Car le cours de l’Histoire serpente, s’entremêle dans le récit : d’abord une émeute de la faim à Milan, dont Renzo, fuyant le courroux de don Rodrigue, est témoin et petit acteur involontaire. On retiendra de l’épisode que l’auteur se met à distance des narrations où le peuple est au-devant de la scène, à la différence par exemple d’un Victor Hugo, quasiment son contemporain de l’autre côté des Alpes.
La peste, cette maladie récurrente de la littérature universelle
Puis plus tard, c’est le cortège des malheurs qui suivent une armée en campagne. Replaçons-nous dans le contexte : la guerre de Trente ans qui dévaste le Saint- Empire romain germanique a des conséquences en Italie, où s’affrontent dans une sanglante guerre de succession différentes factions. Dès lors les armées, composées essentiellement de mercenaires très mal rémunérés qui devaient se payer sur la bête, s’abattent sur la campagne milanaise, dévastant tout. Les villageois fuient sur les hauteurs quand ils le peuvent. Ce sont d’ailleurs ces groupes mercenaires qui apportent la peste avec eux, comme l’attestent les chroniques de l’époque.
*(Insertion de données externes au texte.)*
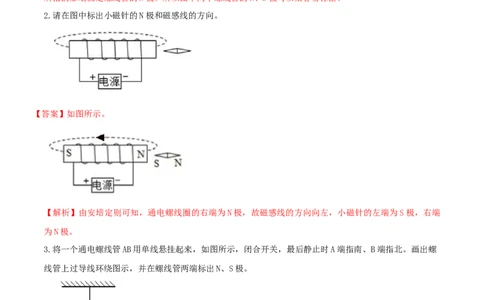 20.2电生磁（解析版）_1、初中学习资料_4-4、物理_4-4-5、初三物理全册_人教版物理九年级全一册课时练习（090份）_课时练习第1套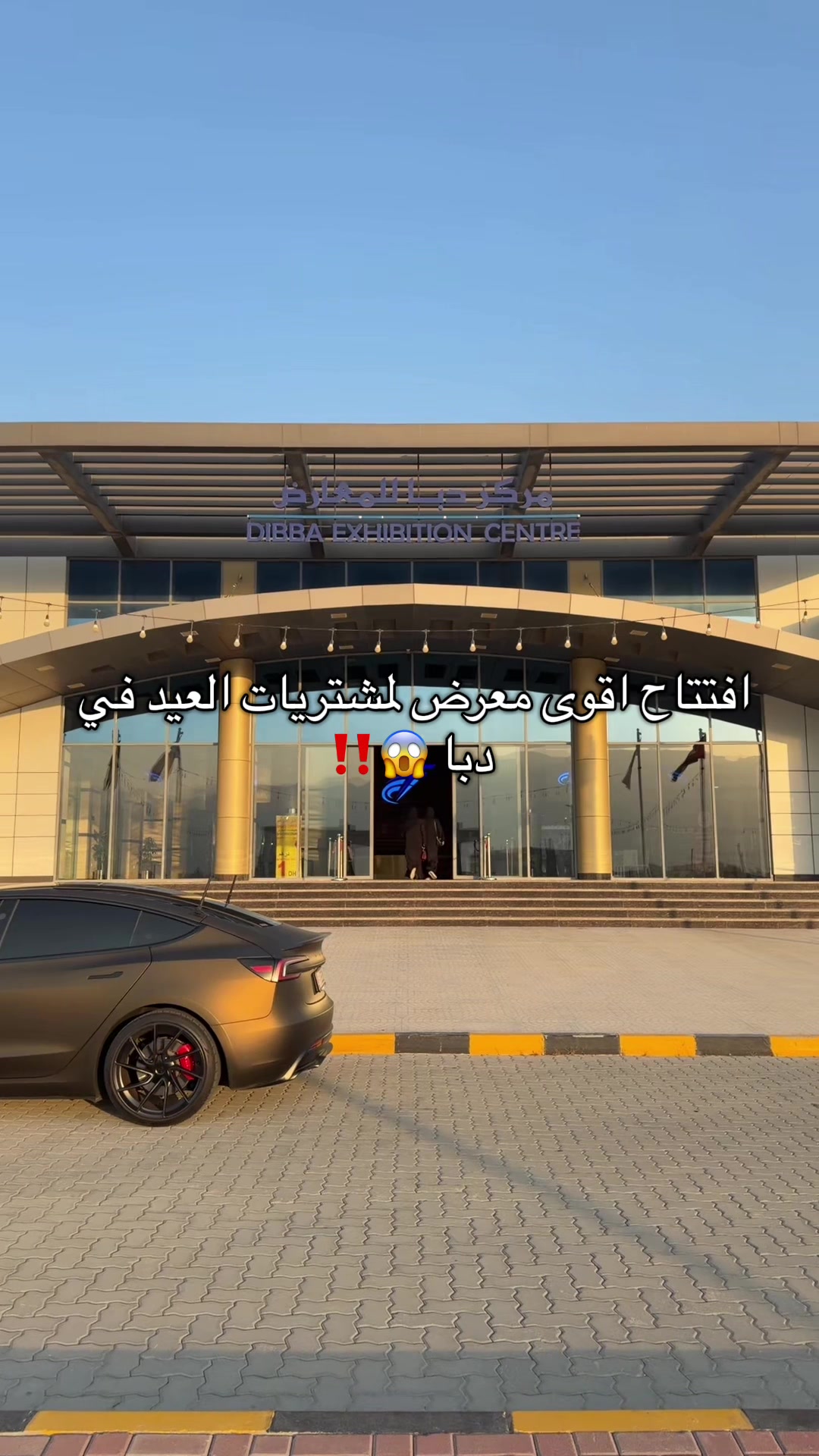 @كنافة 🔥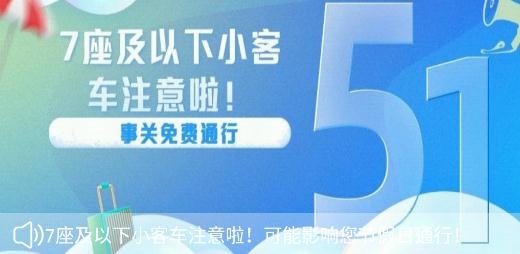 云南ETC云通卡app最新版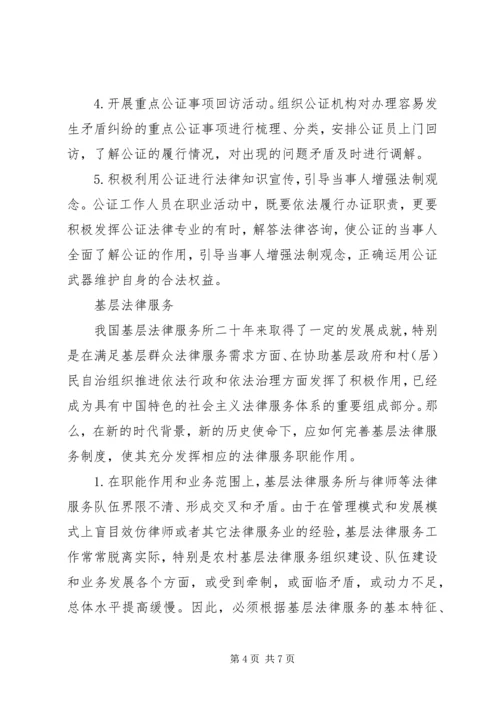 浅谈如何发挥机关党委职能 (3).docx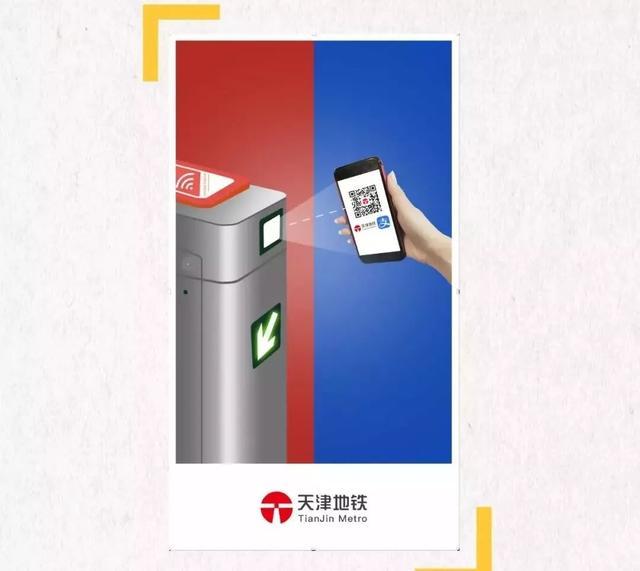 北京坐地铁可以用微信吗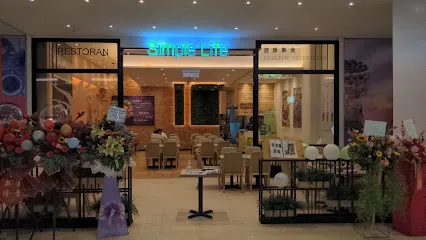 Simple Life Healthy Vegetarian Restaurant - Pavilion Bukit Jalil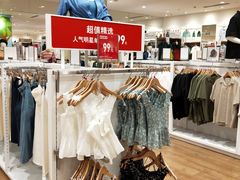 -优衣库(重庆万象城店)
Dès lors, comme le dit si bien Giovanni Macchia dans la préface à la présente édition : « Apparaît la maladie récurrente de la littérature universelle :la peste ». Elle dévaste Milan : les deux médecins qui les premiers mettent en garde contre l’épidémie, qui touche d’abord les plus démunis, et appelant à des mesures prophylactiques sont accusés de comploter et d’être « des ennemis de la patrie », le père de l’un deux manque de périr, reconnu dans la rue et sauvé en se cachant dans une maison amie. Lorsque la peste se répand et touche toutes les classes de la société et qu’il est désormais impossible d’en nier la réalité, les Milanais évoquent des complots : des actions volontaires menées par ceux qu’on appelle les oigneurs, souillant façades des maisons et places publiques avec de mystérieuses potions jaunâtres, répandant la maladie. Bien plus, on découvre des maisons où se fabriquent ces maudites mixtures…Alors pour conjurer le mauvais sort, on organise une procession où les reliques du saint patron de la ville seront promenées, peine perdue, la peste progresse encore…
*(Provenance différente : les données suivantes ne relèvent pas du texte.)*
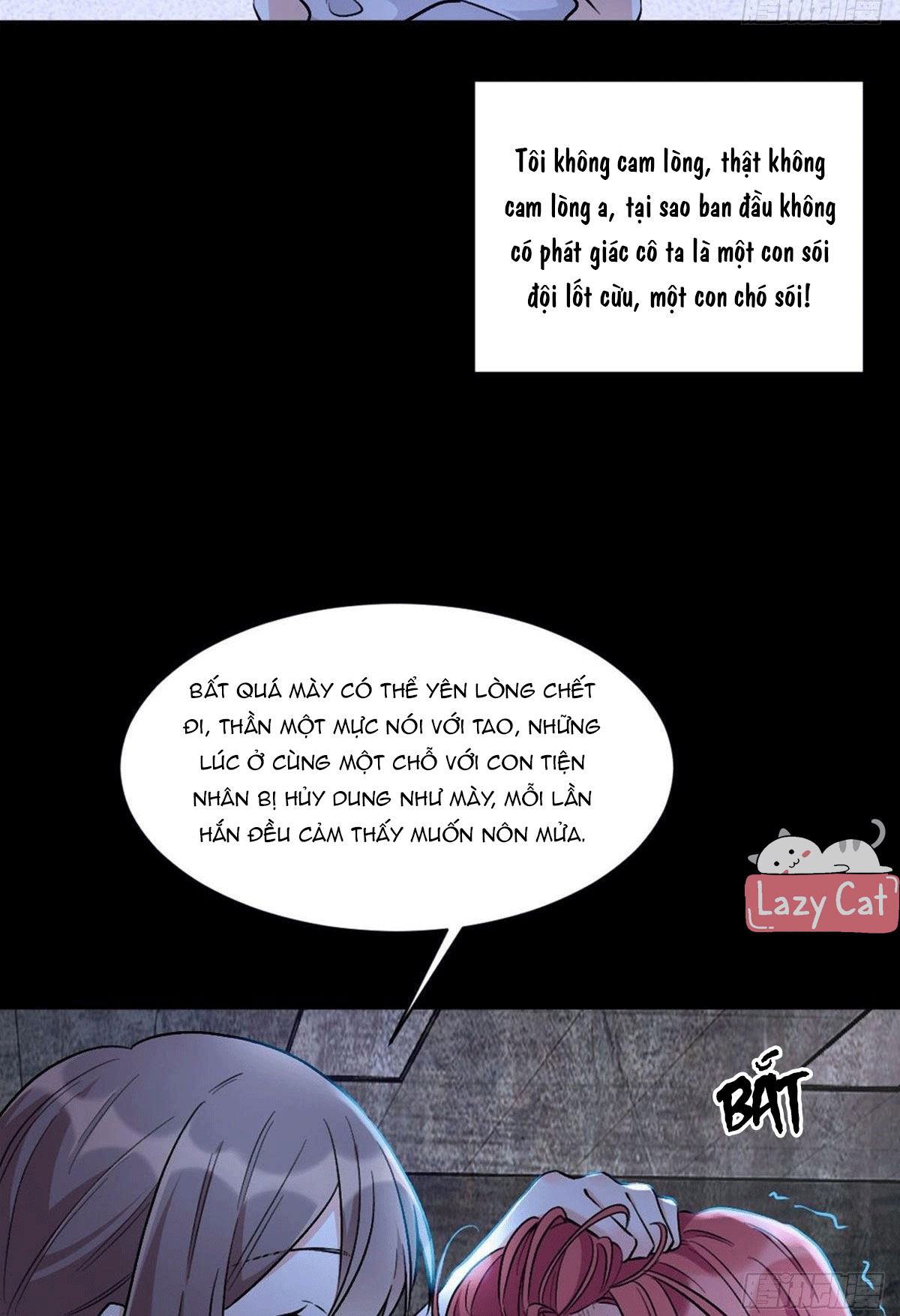 độc gia chiêm hữu: cơ thiếu phúc hắc kiều thê chapter 0.5 3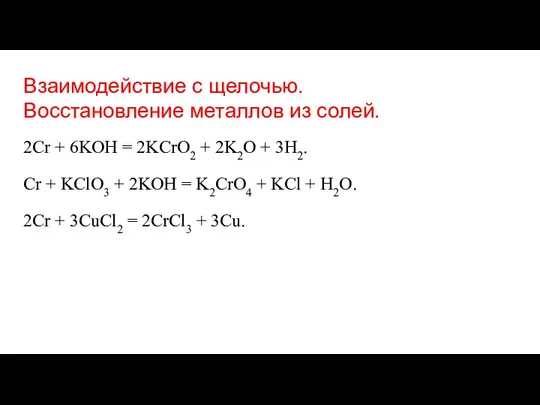 Взаимодействие с щелочью. Восстановление металлов из солей. 2Cr + 6KOH =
Au cours de cette chronique méticuleuse de l’épidémie, l’auteur réintroduit son personnage : Renzo, à peine guéri de la peste, va chercher son aimée au fond du chaudron pestilentiel milanais. Ce sont des pages saisissantes d’une ville réduite à un charnier, où Renzo, pris pour un oigneur et pourchassé, en réchappe en sautant sur les charrettes transportant les cadavres vers les fosses communes. Tel un Orphée chrétien, avec l’aide des bons Capucins, le jeune homme retrouvera son Eurydice pour la sortir de cet enfer.
Dans ce triomphe romanesque, il faut voir aussi le triomphe du roman comme allégorie d’un monde politique inchangeable, inaliénable et désespérant. Seules les armes de la fiction en viendront, provisoirement, à bout.